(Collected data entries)
-.-.-

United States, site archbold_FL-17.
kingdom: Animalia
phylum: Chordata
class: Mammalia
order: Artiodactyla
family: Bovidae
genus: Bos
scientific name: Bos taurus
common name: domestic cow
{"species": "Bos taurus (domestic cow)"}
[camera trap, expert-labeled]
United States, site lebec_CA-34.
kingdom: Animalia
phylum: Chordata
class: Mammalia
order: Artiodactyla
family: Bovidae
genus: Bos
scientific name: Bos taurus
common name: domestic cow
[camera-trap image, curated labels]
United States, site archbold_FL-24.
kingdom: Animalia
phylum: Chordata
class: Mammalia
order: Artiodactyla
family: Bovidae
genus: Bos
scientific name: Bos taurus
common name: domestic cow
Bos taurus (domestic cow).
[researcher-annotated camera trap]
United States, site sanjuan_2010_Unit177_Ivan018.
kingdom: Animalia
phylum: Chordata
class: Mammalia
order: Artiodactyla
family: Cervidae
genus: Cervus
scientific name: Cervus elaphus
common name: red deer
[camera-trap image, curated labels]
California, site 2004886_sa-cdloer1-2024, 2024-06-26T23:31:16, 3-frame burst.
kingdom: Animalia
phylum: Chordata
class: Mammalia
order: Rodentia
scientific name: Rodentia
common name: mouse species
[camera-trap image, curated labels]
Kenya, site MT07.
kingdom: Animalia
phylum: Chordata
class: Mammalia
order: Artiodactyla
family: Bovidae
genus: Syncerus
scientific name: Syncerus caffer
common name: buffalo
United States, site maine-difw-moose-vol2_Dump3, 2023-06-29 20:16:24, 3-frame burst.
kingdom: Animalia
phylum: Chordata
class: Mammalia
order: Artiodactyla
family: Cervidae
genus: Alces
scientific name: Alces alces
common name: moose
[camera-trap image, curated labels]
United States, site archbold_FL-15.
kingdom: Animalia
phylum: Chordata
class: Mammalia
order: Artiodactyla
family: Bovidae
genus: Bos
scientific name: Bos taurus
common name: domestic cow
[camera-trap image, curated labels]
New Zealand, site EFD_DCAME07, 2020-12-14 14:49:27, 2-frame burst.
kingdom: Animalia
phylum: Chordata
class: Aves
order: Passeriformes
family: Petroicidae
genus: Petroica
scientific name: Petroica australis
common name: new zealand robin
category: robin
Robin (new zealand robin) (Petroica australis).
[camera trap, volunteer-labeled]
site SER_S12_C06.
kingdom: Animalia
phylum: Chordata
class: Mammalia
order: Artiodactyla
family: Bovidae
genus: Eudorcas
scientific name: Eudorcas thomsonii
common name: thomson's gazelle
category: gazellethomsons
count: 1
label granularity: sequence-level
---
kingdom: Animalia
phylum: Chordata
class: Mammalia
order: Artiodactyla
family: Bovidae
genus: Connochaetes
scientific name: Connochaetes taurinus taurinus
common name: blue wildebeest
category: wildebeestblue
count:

-.-.-

◆ Your goal: Copy every record above exactly as it appears.

◆ Answer space:
United States, site archbold_FL-17.
kingdom: Animalia
phylum: Chordata
class: Mammalia
order: Artiodactyla
family: Bovidae
genus: Bos
scientific name: Bos taurus
common name: domestic cow
{"species": "Bos taurus (domestic cow)"}
[camera trap, expert-labeled]
United States, site lebec_CA-34.
kingdom: Animalia
phylum: Chordata
class: Mammalia
order: Artiodactyla
family: Bovidae
genus: Bos
scientific name: Bos taurus
common name: domestic cow
[camera-trap image, curated labels]
United States, site archbold_FL-24.
kingdom: Animalia
phylum: Chordata
class: Mammalia
order: Artiodactyla
family: Bovidae
genus: Bos
scientific name: Bos taurus
common name: domestic cow
Bos taurus (domestic cow).
[researcher-annotated camera trap]
United States, site sanjuan_2010_Unit177_Ivan018.
kingdom: Animalia
phylum: Chordata
class: Mammalia
order: Artiodactyla
family: Cervidae
genus: Cervus
scientific name: Cervus elaphus
common name: red deer
[camera-trap image, curated labels]
California, site 2004886_sa-cdloer1-2024, 2024-06-26T23:31:16, 3-frame burst.
kingdom: Animalia
phylum: Chordata
class: Mammalia
order: Rodentia
scientific name: Rodentia
common name: mouse species
[camera-trap image, curated labels]
Kenya, site MT07.
kingdom: Animalia
phylum: Chordata
class: Mammalia
order: Artiodactyla
family: Bovidae
genus: Syncerus
scientific name: Syncerus caffer
common name: buffalo
United States, site maine-difw-moose-vol2_Dump3, 2023-06-29 20:16:24, 3-frame burst.
kingdom: Animalia
phylum: Chordata
class: Mammalia
order: Artiodactyla
family: Cervidae
genus: Alces
scientific name: Alces alces
common name: moose
[camera-trap image, curated labels]
United States, site archbold_FL-15.
kingdom: Animalia
phylum: Chordata
class: Mammalia
order: Artiodactyla
family: Bovidae
genus: Bos
scientific name: Bos taurus
common name: domestic cow
[camera-trap image, curated labels]
New Zealand, site EFD_DCAME07, 2020-12-14 14:49:27, 2-frame burst.
kingdom: Animalia
phylum: Chordata
class: Aves
order: Passeriformes
family: Petroicidae
genus: Petroica
scientific name: Petroica australis
common name: new zealand robin
category: robin
Robin (new zealand robin) (Petroica australis).
[camera trap, volunteer-labeled]
site SER_S12_C06.
kingdom: Animalia
phylum: Chordata
class: Mammalia
order: Artiodactyla
family: Bovidae
genus: Eudorcas
scientific name: Eudorcas thomsonii
common name: thomson's gazelle
category: gazellethomsons
count: 1
label granularity: sequence-level
---
kingdom: Animalia
phylum: Chordata
class: Mammalia
order: Artiodactyla
family: Bovidae
genus: Connochaetes
scientific name: Connochaetes taurinus taurinus
common name: blue wildebeest
category: wildebeestblue
count:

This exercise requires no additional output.